Les résultats ont été absolument extraordinaires. Les 10 patients de l’essai ont tous présenté une amélioration mesurable de leur capacité auditive après le traitement. En moyenne, les seuils auditifs se sont améliorés, passant de 106 décibels (surdité profonde) à 52 décibels (surdité modérée) en l’espace de six mois. Ce niveau d’amélioration représente un changement transformateur, permettant aux patients de passer d’une incapacité à percevoir la plupart des sons à la possibilité de tenir des conversations et d’interagir avec le monde sonore.
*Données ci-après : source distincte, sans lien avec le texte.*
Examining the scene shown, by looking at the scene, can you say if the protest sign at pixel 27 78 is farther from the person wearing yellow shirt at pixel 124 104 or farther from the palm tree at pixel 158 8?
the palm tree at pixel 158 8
Le cas le plus remarquable de l’étude concernait une fillette de sept ans qui a retrouvé une audition quasi complète en seulement quatre mois après avoir reçu l’injection. Sa guérison rapide et spectaculaire est devenue un symbole d’espoir pour les familles confrontées à la surdité congénitale. Avant le traitement, elle dépendait entièrement des indices visuels et de la langue des signes pour communiquer. Après la thérapie, elle a commencé à répondre aux paroles prononcées et a éventuellement développé des compétences linguistiques à un rythme accéléré.
La thérapie fonctionne en exploitant la puissance des virus adéno-associés, de petits virus non pathogènes couramment utilisés en thérapie génique en raison de leur capacité à délivrer du matériel génétique dans les cellules sans provoquer de maladie. Dans ce cas précis, le vecteur AAV transporte une copie correcte du gène OTOF, qui encode l’otoférline, une protéine essentielle à la transmission des signaux sonores des cellules ciliées de l’oreille interne vers le nerf auditif. Lorsque ce gène présente une mutation ou est absent, la conséquence est une surdité profonde dès la naissance.
L’un des aspects les plus encourageants de l’essai a été son profil d’innocuité. Aucune réaction indésirable grave n’a été signalée parmi les 10 participants au cours de toute la période d’étude. Une légère inflammation temporaire au site d’injection a été l’effet secondaire le plus fréquemment observé, et elle s’est résorbée spontanément en quelques jours. Ce profil de sécurité favorable est essentiel pour le développement futur de cette thérapie.
Les implications de cette recherche vont bien au-delà des 10 patients ayant participé à l’essai. Les mutations du gène OTOF représentent une proportion significative des cas de surdité héréditaire dans le monde. Si la thérapie peut être développée à grande échelle et rendue largement accessible, elle pourrait transformer la vie de milliers d’enfants naissant chaque année avec cette pathologie. Les chercheurs de l’Institut Karolinska préparent déjà des essais élargis impliquant davantage de patients et d’autres types de surdité génétique.